Колонна обогнула площадь и потекла к воротам детдома. И полным составом все под ту же прохладу горнов и барабанов пронесла по улицам города Летечку. И вновь дорогу, теперь уже траурному шествию, устилали цветы — старые, оставшиеся от праздника, и новые, их вроде бы теперь никто не бросал, внимание всех было сосредоточено на красном гробе, плывущем впереди колонны. Но цветы как бы сами собой взлетали над улицей и падали к ногам идущих. И гроб, в котором покоился Летечка, тонул в цветах и венках.

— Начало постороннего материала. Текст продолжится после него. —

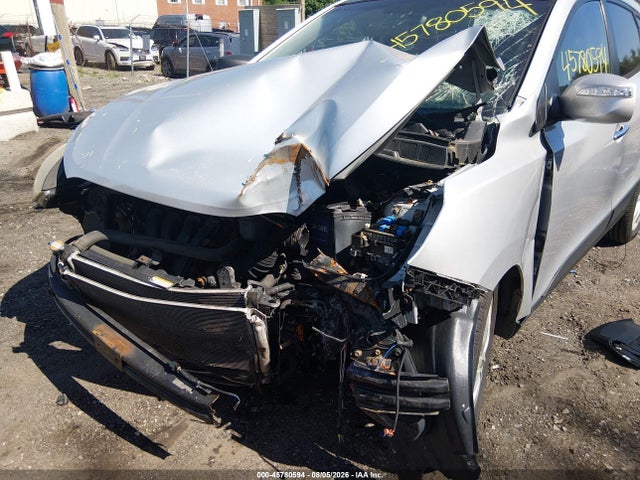 Продаж на аукціоні авто 2012 Hyundai Tucson Limited, vin: KM8JUCAC0CU372935, номер лоту: 45780594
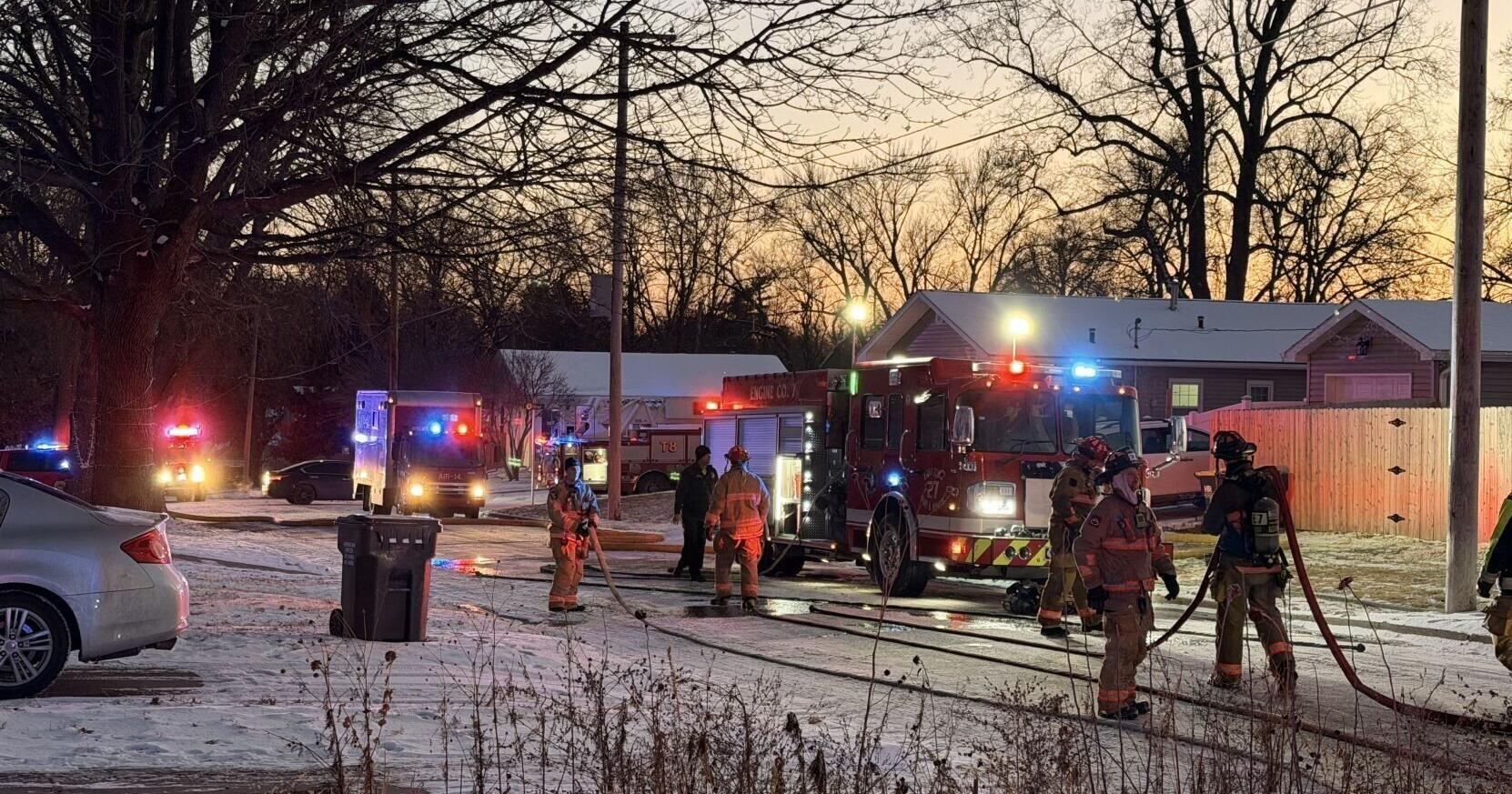 January 26 recap : Southeast Nebraska news you may have missed today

Гроб с Летечкой несли, постоянно сменяясь, шесть воспитанников детского дома. Несменяемы были только Стась Марусевич и Васька Козел. Они шли, Козел по правой стороне гроба, Марусевич по левой, держались за гроб руками, за красное полотнище его, будто хотели удостовериться, что все это наяву, что тут, рядом с ними их Летечка. И Стась Марусевич смотрел вперед, будто указывал глазами дорогу, куда надо идти, а Васька Козел, почти невидимый Марусевичу из-за гроба, смотрел все время под ноги, словно выбирал дорогу, следил, чтобы она была ровной и гладкой, чтобы не потревожила того, кто лежал в гробу.

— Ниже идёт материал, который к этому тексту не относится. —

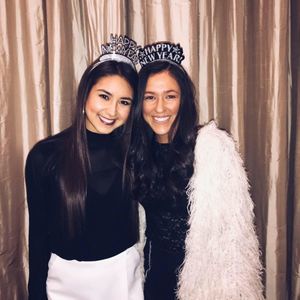 Meet your Posher, Melissa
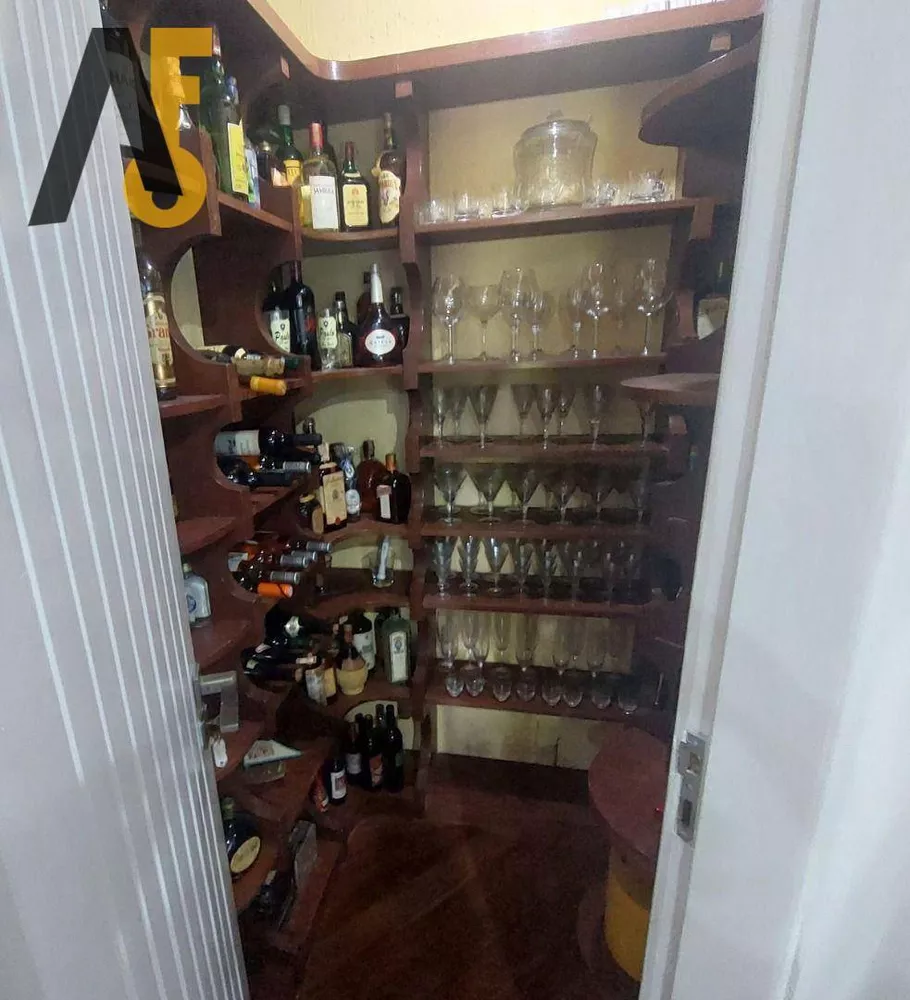 Casa de Condomínio, 5 quartos - Foto 32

Возле площади траурной процессии преградил дорогу черный милицейский «воронок». Он вырвался неожиданно из-за поворота улицы. Требовательно бибикнул, не разобравшись, наверно, вначале, что здесь происходит. Бибикнул и замолчал, будто сорвав голос, начал пятиться к обочине. Детдомовцы не обратили на него внимания. «Воронок» затаился, заглушил мотор, притих на обочине. Майор, сидевший в кабине рядом с шофером, молодым парнем, когда гроб поравнялся с машиной, торопливо сдернул фуражку, обнажил седую голову. Царапнули железную будку «воронка» траурные суровые звуки похоронного марша. Гроб и машина разминулись. «Воронок» тихо тронулся, и Летечка из гроба невидящими глазами, чуть покачиваясь на плечах детдомовцев, долго следил за ним, пока он не скрылся, не оторвался от процессии. И на асфальте остался один лишь Захарья. Похоронная процессия уже давно ушла вперед, уже давно не видно было «воронка», а Захарья все грозил ему вслед огромным черным кулаком.

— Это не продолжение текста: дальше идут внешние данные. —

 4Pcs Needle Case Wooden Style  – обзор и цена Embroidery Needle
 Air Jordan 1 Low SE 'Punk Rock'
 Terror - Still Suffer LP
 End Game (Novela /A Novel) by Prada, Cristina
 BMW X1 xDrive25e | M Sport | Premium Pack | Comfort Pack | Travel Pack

Захарья сам вчера выбрал на кладбище место для Летечки на взгорке, обдуваемом ветрами.
— Мое место, — сказал он Грибу и Халяве, которые вместе с ним копали могилу. — Тут лежат все мои Сучки. Тут хотел и я пристроиться. Теперь пусть ложится он. С детьми ему веселей будет. Все не одному. Дай нам бог только никого не потревожить из них.
Но все же стронули что-то. Стронули, когда могила была уже почти выкопана. Оставалось только подчистить. Гриб задел что-то на дне ямы. Задел и застыл. Захарья вытурил его из ямы, присел в углу, закурил. И только после этого руками огреб то место, где споткнулся заступ Гриба.
— Грешен ты, Летечка, грешен... Грешен я, Летечка, грешная у меня рука, потревожил... Ты не гневайся, детка, не гневайся. Хотел как лучше... И вдвоем вам будет тут не тесно... Оно как лучше и получилось. А вот положили бы тут меня...
И Захарья замолчал. На обдуваемом ветром взгорке, где тесно было от маленьких детских крестов, положили и Летечку. И поставили ему не крест, а, как солдату, обелиск с пятиконечной красной звездочкой. А через несколько недель неподалеку от обелиска был поставлен и дубовый крест Захарье.
Умер он, как и обещался, на праздник святого спаса.
Васька Козел умер осенью того же года.
Стасю Марусевичу, Дзыбатому, в Москве одному из первых в стране была сделана операция на сердце. Он прожил после этого еще десять лет.